Increase diversity and coverage of another dataset by generating additional data.
Experiment and test quickly LLM-based application PoCs
Make your own datasets to fine-tune and evaluate language models for your application.

Design Considerations¶

When working with datafast, consider these fundamental design aspects:

Cost Efficiency¶

Synthetic data generation involves API costs.
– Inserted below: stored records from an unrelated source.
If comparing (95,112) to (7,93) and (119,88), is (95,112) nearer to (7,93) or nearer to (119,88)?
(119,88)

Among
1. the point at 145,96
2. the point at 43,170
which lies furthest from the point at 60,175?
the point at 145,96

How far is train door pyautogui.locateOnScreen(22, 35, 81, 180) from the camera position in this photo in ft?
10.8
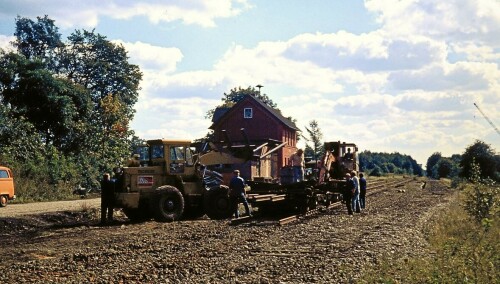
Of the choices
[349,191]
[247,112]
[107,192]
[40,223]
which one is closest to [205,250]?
[107,192]

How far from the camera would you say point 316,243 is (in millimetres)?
15766

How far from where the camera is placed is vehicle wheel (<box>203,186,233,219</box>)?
23.0 metres

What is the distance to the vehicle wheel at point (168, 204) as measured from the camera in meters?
21.6

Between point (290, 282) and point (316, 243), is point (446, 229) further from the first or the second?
point (290, 282)

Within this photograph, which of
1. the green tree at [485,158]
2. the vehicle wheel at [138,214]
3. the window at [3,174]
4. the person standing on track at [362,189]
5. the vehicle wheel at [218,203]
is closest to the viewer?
the vehicle wheel at [138,214]

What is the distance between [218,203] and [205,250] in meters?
8.68

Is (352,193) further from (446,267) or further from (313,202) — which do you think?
(446,267)

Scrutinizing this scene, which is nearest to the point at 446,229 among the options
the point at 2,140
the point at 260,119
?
the point at 2,140

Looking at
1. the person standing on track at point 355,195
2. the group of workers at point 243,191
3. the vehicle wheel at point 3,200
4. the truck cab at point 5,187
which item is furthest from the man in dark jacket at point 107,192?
the truck cab at point 5,187

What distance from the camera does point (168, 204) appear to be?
71.7 feet

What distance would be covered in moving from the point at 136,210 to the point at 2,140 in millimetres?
19145

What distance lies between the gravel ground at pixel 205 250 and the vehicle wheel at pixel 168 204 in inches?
19.9

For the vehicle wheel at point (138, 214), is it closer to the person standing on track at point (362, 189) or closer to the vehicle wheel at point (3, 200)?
the person standing on track at point (362, 189)

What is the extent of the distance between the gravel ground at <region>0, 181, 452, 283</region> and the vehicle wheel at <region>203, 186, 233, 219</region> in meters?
1.64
Datafast provides mechanisms to control costs:

Sampling: Generate representative subsets rather than exhaustive combinations with combinatorial explosion
Provider Tiers: Use less expensive models for initial testing, premium models for final datasets

Customization¶

Datafast is designed to be flexible and customizable to meet specific requirements:

Custom Prompts¶

Each dataset type supports custom prompts that allow you to tailor the generation process:

config = RawDatasetConfig(
    # Basic configuration
    document_types=["research paper", "blog post"],
    topics=["AI", "climate change"],
    num_samples_per_prompt=2,
    output_file="output.jsonl",
    languages={"en": "English"},

    # Custom prompt with placeholders
    prompts=[
        "Generate {num_samples} {document_type} in {language_name} " 
        "about {topic} with {{tone}} tone for {{audience}}."
    ]
)

Placeholder Systems¶

Datafast uses two types of placeholders for flexible prompt design:

Mandatory Placeholders ({like_this}): Required by the dataset type and filled automatically
Optional Placeholders ({{like_this}}): User-defined for creating prompt variations

Expansion Configuration¶

Control how your prompts are expanded with the PromptExpansionConfig:

expansion_config = PromptExpansionConfig(
    placeholders={
        "tone": ["formal", "casual", "technical"],
        "audience": ["beginners", "experts", "general public"]
    },
    combinatorial=True,  # Generate all combinations
    # OR
    # combinatorial=False,  # Use random sampling instead
    # num_random_samples=100  # Number of random combinations
)

Multi-Provider Strategy¶

Use different LLM providers for different aspects of dataset generation:

# Example for preference dataset generation
dataset.generate(
    question_gen_llm=OpenAIProvider(),
    chosen_response_gen_llm=AnthropicProvider(),
    rejected_response_gen_llm=GeminiProvider()
)

This approach allows you to leverage the strengths of different LLMs for specific generation tasks.